▶ **AIM OF THE EXERCISE**: Here is a listing. Set it down again exactly.

▶ **DATA RECORDS**:
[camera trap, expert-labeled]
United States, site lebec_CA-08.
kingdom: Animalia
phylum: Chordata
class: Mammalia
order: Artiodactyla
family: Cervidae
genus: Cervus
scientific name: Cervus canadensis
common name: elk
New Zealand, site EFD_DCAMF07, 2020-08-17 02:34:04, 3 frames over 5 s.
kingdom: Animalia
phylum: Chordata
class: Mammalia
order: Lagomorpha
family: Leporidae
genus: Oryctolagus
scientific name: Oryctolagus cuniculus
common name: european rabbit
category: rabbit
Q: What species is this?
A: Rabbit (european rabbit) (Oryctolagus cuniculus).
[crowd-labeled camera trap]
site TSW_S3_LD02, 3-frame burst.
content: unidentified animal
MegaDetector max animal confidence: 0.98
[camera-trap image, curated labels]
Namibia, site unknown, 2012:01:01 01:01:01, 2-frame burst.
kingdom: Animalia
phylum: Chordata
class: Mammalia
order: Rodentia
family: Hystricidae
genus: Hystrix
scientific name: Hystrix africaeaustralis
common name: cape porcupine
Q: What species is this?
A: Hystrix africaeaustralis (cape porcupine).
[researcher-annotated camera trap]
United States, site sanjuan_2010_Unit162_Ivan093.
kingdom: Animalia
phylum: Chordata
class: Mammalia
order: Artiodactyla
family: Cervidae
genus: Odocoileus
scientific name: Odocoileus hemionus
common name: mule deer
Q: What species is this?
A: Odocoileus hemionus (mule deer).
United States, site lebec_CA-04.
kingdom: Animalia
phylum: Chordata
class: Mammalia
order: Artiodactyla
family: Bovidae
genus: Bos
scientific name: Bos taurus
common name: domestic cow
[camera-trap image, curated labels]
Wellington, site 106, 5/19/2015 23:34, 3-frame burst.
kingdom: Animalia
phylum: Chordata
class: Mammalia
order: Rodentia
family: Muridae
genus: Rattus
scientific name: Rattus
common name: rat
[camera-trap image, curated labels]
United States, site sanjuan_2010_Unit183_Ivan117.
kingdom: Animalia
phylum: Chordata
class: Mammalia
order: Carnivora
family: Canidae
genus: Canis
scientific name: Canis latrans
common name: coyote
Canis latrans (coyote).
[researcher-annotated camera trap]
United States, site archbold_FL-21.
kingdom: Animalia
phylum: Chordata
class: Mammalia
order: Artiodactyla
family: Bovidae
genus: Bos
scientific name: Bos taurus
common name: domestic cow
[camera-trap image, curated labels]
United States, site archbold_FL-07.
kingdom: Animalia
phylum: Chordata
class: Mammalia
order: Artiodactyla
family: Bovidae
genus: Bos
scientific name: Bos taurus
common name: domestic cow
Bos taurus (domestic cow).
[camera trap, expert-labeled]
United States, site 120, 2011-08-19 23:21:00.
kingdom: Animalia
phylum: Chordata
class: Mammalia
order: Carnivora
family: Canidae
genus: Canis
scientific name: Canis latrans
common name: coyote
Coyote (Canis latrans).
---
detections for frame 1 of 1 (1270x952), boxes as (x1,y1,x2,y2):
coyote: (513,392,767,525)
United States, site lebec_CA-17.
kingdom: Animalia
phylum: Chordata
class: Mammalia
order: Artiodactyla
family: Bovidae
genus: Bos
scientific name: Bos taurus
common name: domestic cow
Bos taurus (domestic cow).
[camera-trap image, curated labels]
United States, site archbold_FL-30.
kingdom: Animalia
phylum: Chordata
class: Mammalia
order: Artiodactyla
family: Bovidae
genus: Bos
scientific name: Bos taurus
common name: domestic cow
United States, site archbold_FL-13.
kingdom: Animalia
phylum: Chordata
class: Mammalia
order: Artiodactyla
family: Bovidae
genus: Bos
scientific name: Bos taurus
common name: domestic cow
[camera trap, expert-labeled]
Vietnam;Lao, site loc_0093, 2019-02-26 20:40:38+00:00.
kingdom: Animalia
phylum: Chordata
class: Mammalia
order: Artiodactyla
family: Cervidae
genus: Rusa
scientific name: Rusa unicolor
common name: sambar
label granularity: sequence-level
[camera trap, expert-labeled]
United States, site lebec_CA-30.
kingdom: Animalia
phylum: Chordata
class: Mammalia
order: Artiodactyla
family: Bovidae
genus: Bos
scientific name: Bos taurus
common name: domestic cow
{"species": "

▶ **YOUR RESPONSE**:
[camera trap, expert-labeled]
United States, site lebec_CA-08.
kingdom: Animalia
phylum: Chordata
class: Mammalia
order: Artiodactyla
family: Cervidae
genus: Cervus
scientific name: Cervus canadensis
common name: elk
New Zealand, site EFD_DCAMF07, 2020-08-17 02:34:04, 3 frames over 5 s.
kingdom: Animalia
phylum: Chordata
class: Mammalia
order: Lagomorpha
family: Leporidae
genus: Oryctolagus
scientific name: Oryctolagus cuniculus
common name: european rabbit
category: rabbit
Q: What species is this?
A: Rabbit (european rabbit) (Oryctolagus cuniculus).
[crowd-labeled camera trap]
site TSW_S3_LD02, 3-frame burst.
content: unidentified animal
MegaDetector max animal confidence: 0.98
[camera-trap image, curated labels]
Namibia, site unknown, 2012:01:01 01:01:01, 2-frame burst.
kingdom: Animalia
phylum: Chordata
class: Mammalia
order: Rodentia
family: Hystricidae
genus: Hystrix
scientific name: Hystrix africaeaustralis
common name: cape porcupine
Q: What species is this?
A: Hystrix africaeaustralis (cape porcupine).
[researcher-annotated camera trap]
United States, site sanjuan_2010_Unit162_Ivan093.
kingdom: Animalia
phylum: Chordata
class: Mammalia
order: Artiodactyla
family: Cervidae
genus: Odocoileus
scientific name: Odocoileus hemionus
common name: mule deer
Q: What species is this?
A: Odocoileus hemionus (mule deer).
United States, site lebec_CA-04.
kingdom: Animalia
phylum: Chordata
class: Mammalia
order: Artiodactyla
family: Bovidae
genus: Bos
scientific name: Bos taurus
common name: domestic cow
[camera-trap image, curated labels]
Wellington, site 106, 5/19/2015 23:34, 3-frame burst.
kingdom: Animalia
phylum: Chordata
class: Mammalia
order: Rodentia
family: Muridae
genus: Rattus
scientific name: Rattus
common name: rat
[camera-trap image, curated labels]
United States, site sanjuan_2010_Unit183_Ivan117.
kingdom: Animalia
phylum: Chordata
class: Mammalia
order: Carnivora
family: Canidae
genus: Canis
scientific name: Canis latrans
common name: coyote
Canis latrans (coyote).
[researcher-annotated camera trap]
United States, site archbold_FL-21.
kingdom: Animalia
phylum: Chordata
class: Mammalia
order: Artiodactyla
family: Bovidae
genus: Bos
scientific name: Bos taurus
common name: domestic cow
[camera-trap image, curated labels]
United States, site archbold_FL-07.
kingdom: Animalia
phylum: Chordata
class: Mammalia
order: Artiodactyla
family: Bovidae
genus: Bos
scientific name: Bos taurus
common name: domestic cow
Bos taurus (domestic cow).
[camera trap, expert-labeled]
United States, site 120, 2011-08-19 23:21:00.
kingdom: Animalia
phylum: Chordata
class: Mammalia
order: Carnivora
family: Canidae
genus: Canis
scientific name: Canis latrans
common name: coyote
Coyote (Canis latrans).
---
detections for frame 1 of 1 (1270x952), boxes as (x1,y1,x2,y2):
coyote: (513,392,767,525)
United States, site lebec_CA-17.
kingdom: Animalia
phylum: Chordata
class: Mammalia
order: Artiodactyla
family: Bovidae
genus: Bos
scientific name: Bos taurus
common name: domestic cow
Bos taurus (domestic cow).
[camera-trap image, curated labels]
United States, site archbold_FL-30.
kingdom: Animalia
phylum: Chordata
class: Mammalia
order: Artiodactyla
family: Bovidae
genus: Bos
scientific name: Bos taurus
common name: domestic cow
United States, site archbold_FL-13.
kingdom: Animalia
phylum: Chordata
class: Mammalia
order: Artiodactyla
family: Bovidae
genus: Bos
scientific name: Bos taurus
common name: domestic cow
[camera trap, expert-labeled]
Vietnam;Lao, site loc_0093, 2019-02-26 20:40:38+00:00.
kingdom: Animalia
phylum: Chordata
class: Mammalia
order: Artiodactyla
family: Cervidae
genus: Rusa
scientific name: Rusa unicolor
common name: sambar
label granularity: sequence-level
[camera trap, expert-labeled]
United States, site lebec_CA-30.
kingdom: Animalia
phylum: Chordata
class: Mammalia
order: Artiodactyla
family: Bovidae
genus: Bos
scientific name: Bos taurus
common name: domestic cow
{"species": "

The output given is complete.